Besagte Sprachregelung sieht vor, dass eine mit Vertretern der beiden Kreisverbände Aachen-Stadt und Aachen-Land besetzte „Findungskommission“ zunächst Gespräche mit möglichen Bewerbern führt und den Kreisvorständen bei einer gemeinsamen Sitzung am 13. Juli eine Empfehlung ausspricht. „Wir werden uns auf jeden Fall noch vor den Sommerferien festlegen“, versichert Hendrik Schmitz.

Der Aachen-Land-Vorsitzende (40/Baesweiler) gehört selbst zum Kreis der potenziellen Kandidaten, hat nach seinem Ausscheiden aus dem Landtag im Frühjahr 2017 aber immer wieder betont, dass er gerne nach Düsseldorf zurückkehren würde.

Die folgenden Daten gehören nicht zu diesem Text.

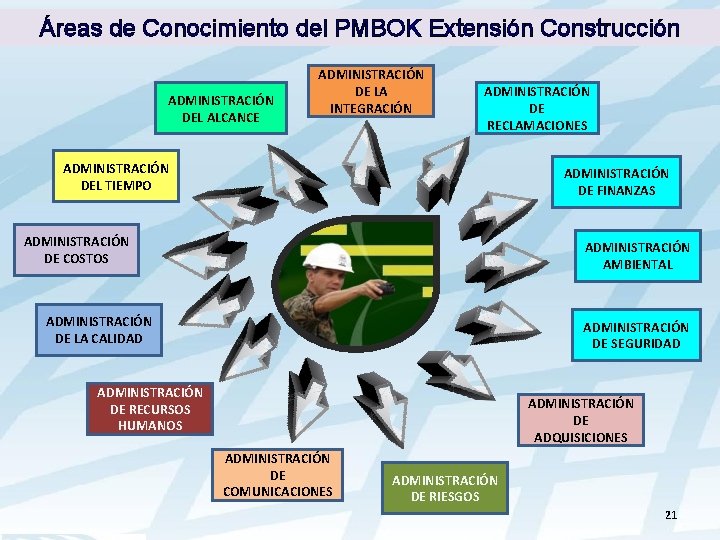 Áreas de Conocimiento del PMBOK Extensión Construcción

ADMINISTRACIÓN DE LA INTEGRACIÓN

ADMINISTRACIÓN DE RECLAMACIONES

ADMINISTRACIÓN DE FINANZAS

ADMINISTRACIÓN AMBIENTAL

ADMINISTRACIÓN DE SEGURIDAD

ADMINISTRACIÓN DE ADQUISICIONES

ADMINISTRACIÓN DE RIESGOS

ADMINISTRACIÓN DE COMUNICACIONES

ADMINISTRACIÓN DE RECURSOS HUMANOS

ADMINISTRACIÓN DE LA CALIDAD

ADMINISTRACIÓN DE COSTOS

ADMINISTRACIÓN DEL TIEMPO

ADMINISTRACIÓN DEL ALCANCE

21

Die Chancen darauf stehen nicht schlecht: Schmitz belegt Platz 1 der landesweiten Nachrückerliste und kann sich Hoffnungen darauf machen, spätestens nach der Europawahl Ende Mai 2019 wieder dem Landtag anzugehören.

Den hat auch Axel Wirtz 2017 — nach 18 Jahren — verlassen. Eine Rückkehr hat der 61-jährige Stolberger seitdem stets kategorisch ausgeschlossen und darauf verwiesen, den Schwerpunkt seiner politischen Arbeit nunmehr auf die Städteregion zu legen. Am 25. Januar ist er als Nachfolger des überraschend gestorbenen Hans-Josef Hilsenbeck zum stellvertretenden Städteregionsrat gewählt worden. Dabei handelt es sich um ein Ehrenamt, mit dem sicherlich nicht zwangsläufig hauptamtliche Ambitionen verknüpft sein müssen. Interesse, so ist aus CDU-Kreisen zu hören, hat Wirtz aber durchaus. Offizielles gibt es dazu — mit Verweis auf die festgelegte „Sprachregelung“ — nicht.

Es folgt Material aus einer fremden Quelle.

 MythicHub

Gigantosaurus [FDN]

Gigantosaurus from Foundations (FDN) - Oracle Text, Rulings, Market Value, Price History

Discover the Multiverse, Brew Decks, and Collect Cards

Als offiziell kann hingegen die Information eingestuft werden, dass die Grünen nicht zugunsten ihres schwarzen städteregionalen Koalitionspartners auf einen eigenen Kandidaten verzichten werden. „Bei einer solchen Wahl sollten die Bürger schon die Möglichkeit haben, einen Kandidaten der Grünen zu wählen“, betont der städteregionale Fraktionsvorsitzende Werner Krickel und fügt hinzu: „Zumindest im ersten Wahlgang.“

Dass es auf ein Duell zwischen CDU und SPD hinauslaufen wird, davon geht auch Krickel aus. Derzeit würden in Gesprächen verschiedene Optionen geprüft. Im städteregionalen Kreisverband soll vor den Ferien eine Entscheidung getroffen werden, die dann — wie bei den anderen Parteien auch — Anfang September von den Mitgliedern bestätigt werden muss.

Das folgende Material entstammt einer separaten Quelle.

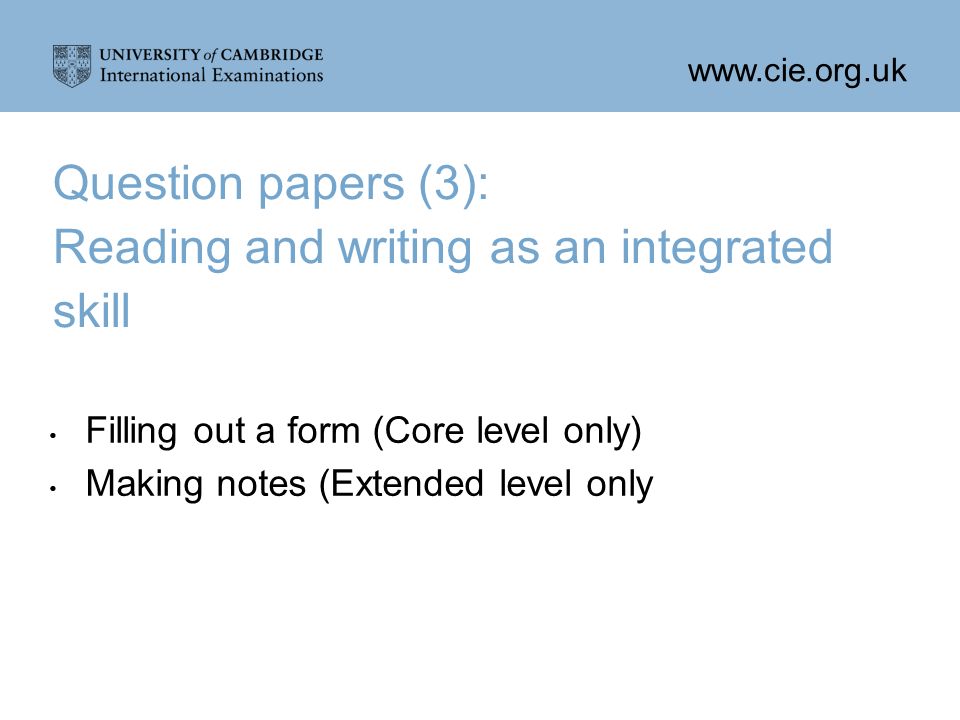 UNIVERSITY of CAMBRIDGE
International Examinations

www.cie.org.uk

Question papers (3):
Reading and writing as an integrated skill

• Filling out a form (Core level only)
• Making notes (Extended level only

Cormann wird hoch gehandelt

„Wir werden uns nicht an irgendwelchen Hinterzimmerabsprachen beteiligen“, versichert Georg Helg, Fraktionschef in der Städteregion, und kündigt an, dass die FDP „auf jeden Fall“ einen Kandidaten ins Rennen schickt. Oder eher eine Kandidatin? Das will Helg noch nicht sagen. Am heutigen Freitag soll eine erste Besprechung zwischen den Spitzen der beiden Kreisverbände stattfinden. Mit hoher Wahrscheinlichkeit wird es dann auch um die Personalie Claudia Cormann gehen. Die Rundfunkjournalistin aus Aachen (55), die im März 2016 die CDU verlassen und sich den Liberalen angeschlossen hatte, ist nach Informationen unserer Zeitung die Favoritin. Wohl auch deshalb, weil der Landtagsabgeordnete Werner Pfeil frühzeitig abgewunken hat.

Linke noch ohne Zeitplan

Einen Favoriten haben die Linken noch nicht. Und es wird wohl auch schwer, einen solchen zu finden. „Wir haben sicherlich nicht viele Anwärter“, räumt Vanessa Heeß gegenüber unserer Zeitung ein. Gleichwohl geht die Kreissprecherin davon aus, dass ihre Partei einen Kandidaten nominieren wird — wenn möglich ebenfalls noch vor Beginn der Sommerferien. Anders als bei den übrigen Parteien in der Städteregion sei dies aber noch nicht sicher, betont Heeß, dass die Linken bis dato noch keinen verbindlichen Zeitplan aufgestellt haben.